* EXERCICES
1 - D'après l'extrait sur l'élargissement du sens, comment deux mouvements de sens opposé peuvent-ils exister en même temps dans la langue ? Appuyez-vous sur les causes qu'il attribue à chacun.
2 - Répondez brièvement aux questions suivantes sur l'extrait consacré à l'élargissement du sens.
(a) Que signifie le mot vadium ?
(b) Par quelle langue le changement de sens de prædium s'est-il probablement fait ?
(c) Après l'élargissement du sens, que vient à désigner le mot, au lieu d'une seule catégorie ?
3 - Remplacez « surpris » par « étonné » dans le passage de l'extrait sur l'élargissement du sens qui commence à « Causes de l’élargissement » et se termine à « ceci plus clair. », puis recopiez ce passage.

* EXTRAIT DE PAGE
::::

ÉLARGISSEMENT DU SENS

Causes de l’élargissement du sens. — Les faits d’élargissement sont autant de renseignements pour l’histoire. — Ils sont une conséquence du progrès de la pensée.

L’élargissement du sens est la contre-partie de ce que nous venons d’observer. On peut être surpris de voir deux mouvements en sens opposé exister simultanément. Mais il faut prendre garde que la cause, des deux parts, n’est pas la même : tandis que la restriction tient, comme on l’a vu, aux conditions fondamentales du langage, l’élargissement a une cause extérieure : il est le résultat des événements de l’histoire.

Les exemples vont rendre ceci plus clair.

À Rome, un bien de terre sur lequel avait été pris hypothèque s’appelait prædium. Le mot est un composé de vadium, « gage »[1], et de la préposition præ. Mais par un remarquable élargissement du sens, toute propriété rurale finit par s’appeler prædium. C’est probablement par la langue du droit que s’est fait ce changement, les immeubles dotaux s’appelant prædia dotalia.

Le caractère particulier d’après lequel un objet a été dénommé peut donc rentrer dans l’ombre, peut même s’oublier tout à fait. Au lieu de désigner seulement une catégorie, le mot vient à désigner l’espèce entière.

::::

* DONNÉES ENREGISTRÉES
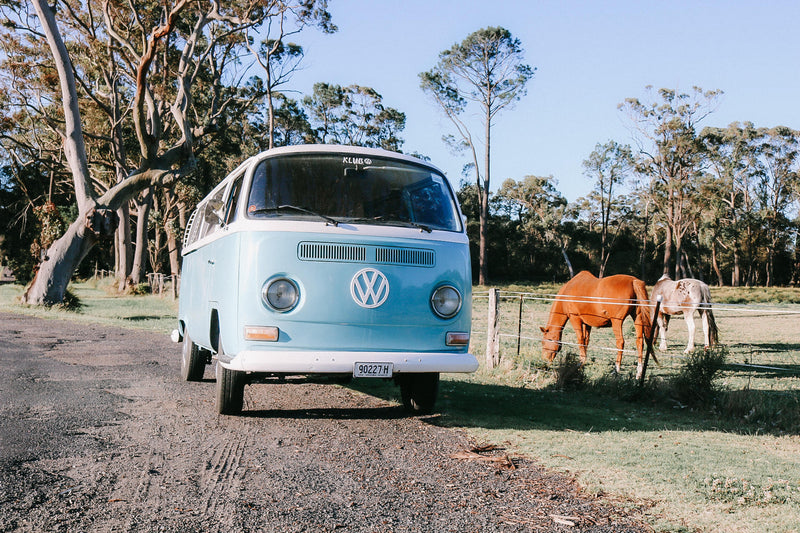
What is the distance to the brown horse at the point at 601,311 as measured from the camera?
484 inches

::::

* CORRIGÉS
1 - Ils peuvent coexister parce que leur cause n'est pas la même. La restriction du sens tient aux conditions fondamentales du langage. L'élargissement a une cause extérieure : il résulte des événements de l'histoire.

2 -
(a) Il signifie « gage ».
(b) Il s'est probablement fait par la langue du droit.
(c) Il vient à désigner l'espèce entière.

3 -
Causes de l’élargissement du sens. — Les faits d’élargissement sont autant de renseignements pour l’histoire. — Ils sont une conséquence du progrès de la pensée.

L’élargissement du sens est la contre-partie de ce que nous venons d’observer. On peut être étonné de voir deux mouvements en sens opposé exister simultanément. Mais il faut prendre garde que la cause, des deux parts, n’est pas la même : tandis que la restriction tient, comme on l’a vu, aux conditions fondamentales du langage, l’élargissement a une cause extérieure : il est le résultat des événements de l’histoire.

Les exemples vont rendre ceci plus clair.